These terms refer to the sales strategy that begins with one small win, followed by a sequence of efforts that expand revenue within an account.

In the early days of a SAAS business, top line growth may provide an illusion of land and expand working well.

You won’t know for sure, however, until you define a sales framework to measure expansion into additional lines of business.

Executing such a framework, at scale, requires a business to:

  • Segment sales resources by landing and expanding efforts
  • Segment expansion by selling-across,selling-within, and selling-up

Its worth looking at each half of land and expand in more depth.

Landing

In securing your initial win, speed is paramount. The sooner you can get to dollar one, the less friction you will have in pursuing a larger footprint within an account. Some principles for optimizing the landing:

Avoid Deal-Creep

In the early stages of a sales cycle, it can be easy to paint a broad picture of the dozen ways your technology can be used. It can be tempting to loop in additional groups across the business that may be interested in your product. It can be tempting to up-sell your feature set into areas beyond your prospects initial pain points.

Don’t do this. It will add complexity to your deal, while increasing risk to the larger opportunity.

Narrow in on a specific problem and do not rest until your customer is delighted with your solution. Map out the decision makers and influencers for the first win, and focus your efforts on this team.

Specialize Sales Teams

The sales motion of securing initial wins (new logos) is very different from the sales motion of expansion within accounts (existing logos).

New logo reps, often called account executives, are adept at overcoming first-time customer hurdles. These center on proving company credibility, demonstrating the reliability of your technology, and working through red-lining of commercial terms.

Existing logo reps, often called account managers, are focused on establishing longer term relationships with your install base. They should be adept at ensuring extremely high customer satisfaction — and understand how to navigate across an organization as they execute longer duration cross-sell and up-sell opportunities.
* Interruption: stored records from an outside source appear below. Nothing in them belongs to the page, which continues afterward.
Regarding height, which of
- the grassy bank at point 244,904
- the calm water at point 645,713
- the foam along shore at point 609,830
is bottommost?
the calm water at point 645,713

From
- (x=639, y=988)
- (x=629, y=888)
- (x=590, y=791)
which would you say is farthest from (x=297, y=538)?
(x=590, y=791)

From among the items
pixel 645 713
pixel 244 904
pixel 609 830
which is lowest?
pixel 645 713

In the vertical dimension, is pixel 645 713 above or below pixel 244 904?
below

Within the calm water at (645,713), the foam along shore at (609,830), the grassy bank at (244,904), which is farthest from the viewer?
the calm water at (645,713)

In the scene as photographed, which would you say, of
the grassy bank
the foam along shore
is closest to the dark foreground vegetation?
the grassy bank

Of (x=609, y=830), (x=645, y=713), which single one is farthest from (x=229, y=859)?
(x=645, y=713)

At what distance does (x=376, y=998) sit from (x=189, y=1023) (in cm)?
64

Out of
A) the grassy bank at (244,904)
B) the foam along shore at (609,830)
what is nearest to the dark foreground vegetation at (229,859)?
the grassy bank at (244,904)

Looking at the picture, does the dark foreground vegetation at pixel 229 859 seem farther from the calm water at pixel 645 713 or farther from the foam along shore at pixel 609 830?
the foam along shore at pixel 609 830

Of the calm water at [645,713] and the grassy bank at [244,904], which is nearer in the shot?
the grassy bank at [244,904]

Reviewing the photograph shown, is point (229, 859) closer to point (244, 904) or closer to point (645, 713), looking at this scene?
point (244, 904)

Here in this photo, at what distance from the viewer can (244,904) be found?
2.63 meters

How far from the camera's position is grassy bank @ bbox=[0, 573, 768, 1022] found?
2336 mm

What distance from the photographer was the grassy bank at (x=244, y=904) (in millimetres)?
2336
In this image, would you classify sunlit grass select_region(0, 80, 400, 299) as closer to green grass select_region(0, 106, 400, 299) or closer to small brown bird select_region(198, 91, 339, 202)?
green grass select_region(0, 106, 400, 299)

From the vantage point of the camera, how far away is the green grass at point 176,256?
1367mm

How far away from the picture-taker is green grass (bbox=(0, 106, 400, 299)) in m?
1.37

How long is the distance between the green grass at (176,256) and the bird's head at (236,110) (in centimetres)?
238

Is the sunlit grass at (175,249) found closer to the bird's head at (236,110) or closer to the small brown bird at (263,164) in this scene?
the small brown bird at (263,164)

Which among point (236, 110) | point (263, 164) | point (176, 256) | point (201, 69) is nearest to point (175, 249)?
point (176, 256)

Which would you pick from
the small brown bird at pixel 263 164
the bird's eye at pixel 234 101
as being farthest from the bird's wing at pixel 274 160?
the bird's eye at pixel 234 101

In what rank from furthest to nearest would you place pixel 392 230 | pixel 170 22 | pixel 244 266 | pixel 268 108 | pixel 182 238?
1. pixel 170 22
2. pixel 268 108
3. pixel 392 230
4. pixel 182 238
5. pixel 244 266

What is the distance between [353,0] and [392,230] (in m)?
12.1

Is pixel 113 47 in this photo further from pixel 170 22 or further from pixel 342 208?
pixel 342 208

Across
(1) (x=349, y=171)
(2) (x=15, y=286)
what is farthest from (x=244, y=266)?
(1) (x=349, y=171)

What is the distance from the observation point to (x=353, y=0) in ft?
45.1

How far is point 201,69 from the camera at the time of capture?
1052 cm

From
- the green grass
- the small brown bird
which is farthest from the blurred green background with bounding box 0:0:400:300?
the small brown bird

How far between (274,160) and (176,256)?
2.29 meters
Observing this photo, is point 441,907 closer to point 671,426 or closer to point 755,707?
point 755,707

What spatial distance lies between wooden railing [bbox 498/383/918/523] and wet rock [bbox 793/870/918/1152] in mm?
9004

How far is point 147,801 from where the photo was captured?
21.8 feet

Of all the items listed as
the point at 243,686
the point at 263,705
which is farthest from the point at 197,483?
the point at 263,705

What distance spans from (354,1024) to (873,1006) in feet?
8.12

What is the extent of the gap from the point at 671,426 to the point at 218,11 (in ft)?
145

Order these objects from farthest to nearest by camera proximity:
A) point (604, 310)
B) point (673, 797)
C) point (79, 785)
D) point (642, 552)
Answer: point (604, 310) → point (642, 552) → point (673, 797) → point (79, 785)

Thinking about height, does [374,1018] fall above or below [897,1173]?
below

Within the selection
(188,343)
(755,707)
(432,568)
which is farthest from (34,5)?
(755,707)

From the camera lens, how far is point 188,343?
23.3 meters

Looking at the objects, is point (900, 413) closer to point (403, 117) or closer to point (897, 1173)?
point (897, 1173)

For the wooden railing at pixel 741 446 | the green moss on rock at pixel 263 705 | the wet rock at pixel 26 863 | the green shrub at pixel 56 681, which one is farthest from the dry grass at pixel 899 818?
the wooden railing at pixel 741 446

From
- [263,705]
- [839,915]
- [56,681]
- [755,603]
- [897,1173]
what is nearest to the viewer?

The incentive plans, and the candidate profile for each of these two selling motions will differ. Specializing teams will help you develop expertise, and iterate on sales processes tailored to the unique stages of you customer lifecycle.

Specialize Playbook

There are typically two opportunity profiles you’ll be pursuing, and segmenting your approach for each one will help you accelerate time to the first win.

Takeouts are opportunities to displace a competitive solution already deployed at a prospect. These sales cycles focus on educating and proving why you have the better platform, and why you are the better vendor. Budget already exists for these opportunities, and your goal is to transfer this revenue stream.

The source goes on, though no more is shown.